Türkiye’de Yatırımların ve İstihdamın Durumu ve Mevcut Ortamın İyileştirilmesine İlişkin Öneriler (Maliye Hesap Uzmanları Vakfı Araştırma Yarışması İkincilik Ödülü);
Türk Sosyal Güvenlik Sisteminde Yaşanan Sorunlar ve Alınması Gereken Önlemler (Maliye Hesap Uzmanları Vakfı Araştırma Yarışması İkincilik Ödülü, Sevinç Akbulak ile birlikte);
Kayıp Yıllar: Türkiye’de 1980’li Yıllardan Bu Yana Kamu Borçlanma Politikaları ve Bankacılık Sektörüne Etkileri (Bankalar Yeminli Murakıpları Vakfı Eser Yarışması, Övgüye Değer Ödülü, Emre Kavaklı ve Ayça Tokmak ile birlikte);
Türkiye’de Sermaye Piyasası Araçları ve Halka Açık Anonim Şirketler (Sevinç Akbulak ile birlikte) ve Türkiye’de Reel ve Mali Sektör: Genel Durum, Sorunlar ve Öneriler (Sevinç Akbulak ile birlikte) başlıklı kitapları yayımlanmıştır.

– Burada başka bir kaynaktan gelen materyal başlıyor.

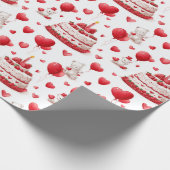 Cute Heart Birthday, Valentine Celebration Pattern Cadeaupapier (Hoek)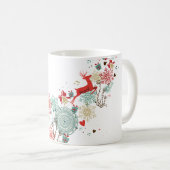 Moderne Weihnachtshirsche und Blume Kaffeetasse (VorderseiteRechts)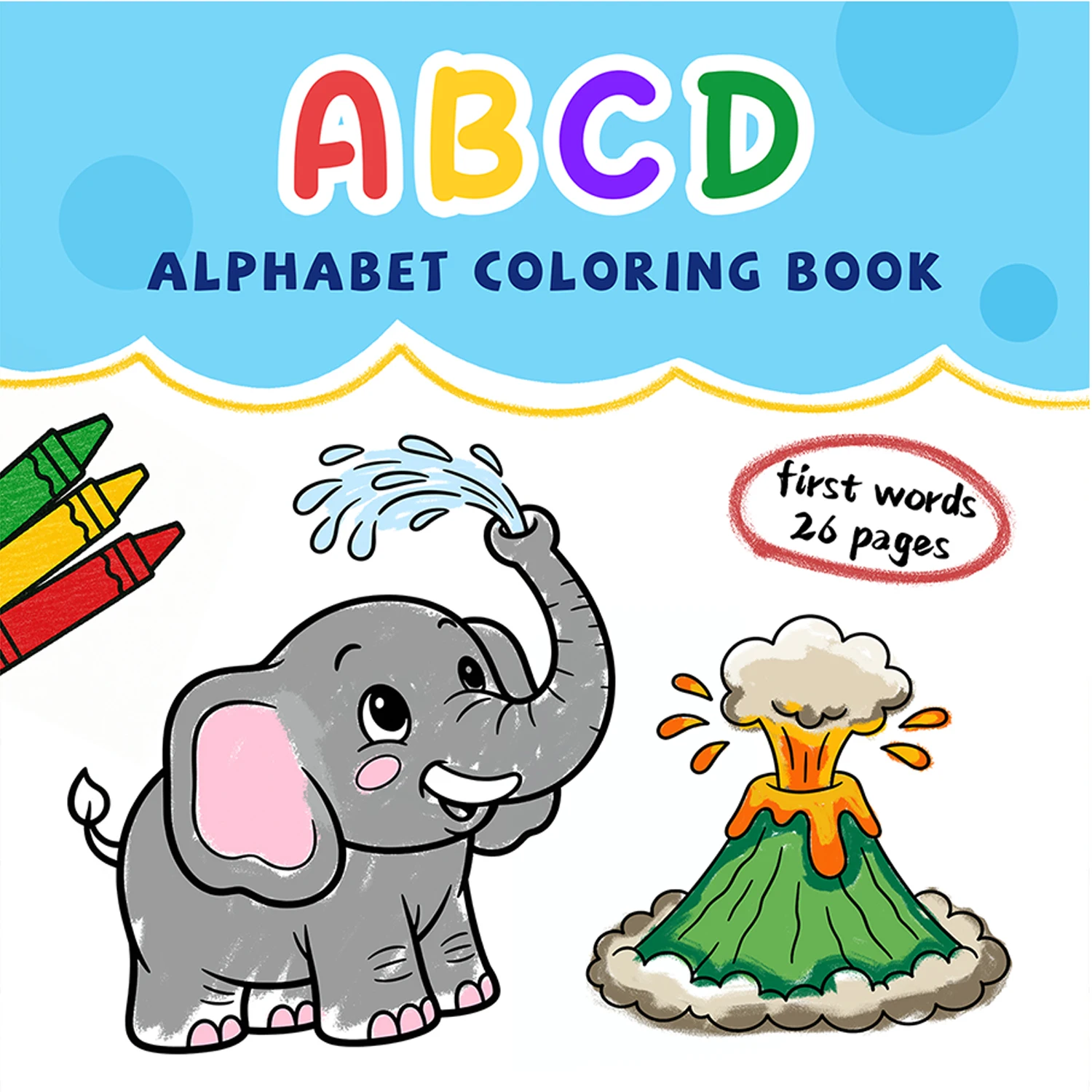 

ABCD ALPHABET COLORING BOOK 26 Pages Healing Educational Picture Book for Children - Inspiring Creativity and Relaxation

Anonim Şirketlerde Kâr Dağıtımı Esasları ve Yedek Akçeler (Bilgi Toplumunda Hukuk, Ünal TEKİNALP’e Armağan, Cilt I; 2003), Anonim Şirketlerin Halka Açılması (Muğla Üniversitesi İktisadi ve İdari Bilimler Fakültesi Tartışma Tebliğleri Serisi II; 2004) ile Prof. Dr. Saim ÜSTÜNDAĞ’a Vefa Andacı (2020), Cilt II, Prof. Dr. Saim Üstündağ’a İthafen İlmi Makaleler (2021), Prof. Dr. Saim Üstündağ’a İthafen İlmi Makaleler II (2021), Sosyal Bilimlerde Güncel Gelişmeler (2021), Ticari İşletme Hukuku Fasikülü (2022), Ticari Mevzuat Notları (2022), Bilimsel Araştırmalar (2022), Hukuki İncelemeler (2023), Prof. Dr. Saim Üstündağ Adına Seçme Yazılar (2024), Hukuka Giriş (2024) başlıklı kitapların bazı bölümlerinin de yazarıdır.
1992 yılından beri Türkiye’de yayımlanan otuza yakın Dergi, Gazete ve Blog’da 2 bin 500’ü aşan Telif Makale ve Telif Yazı ile tamamı İngilizceden olmak üzere Türkçe Derleme ve Türkçe Çevirisi yayımlanmıştır.
1988 yılında intisap ettiği Sermaye Piyasası Kurulu’nda (SPK) uzman yardımcısı, uzman (yeterlik sınavı üçüncüsü), başuzman, daire başkanı ve başkanlık danışmanı; Özelleştirme İdaresi Başkanlığı GSM 1800 Lisansları Değerleme Komisyonunda üye olarak görev yapmış, ayrıca Vergi Konseyi’nin bazı alt çalışma gruplarında (Menkul Sermaye İratları ve Değer Artış Kazançları; Kayıt Dışı Ekonomi; Özkaynakların Güçlendirilmesi) yer almış olup; halen başuzman unvanıyla SPK’da çalışmaktadır.
Hayatı dosdoğru yaşamak ve çalışkanlık vazgeçilmez ilkeleridir. Ülkesi ‘Türkiye Cumhuriyeti’ her şeyin üstündedir.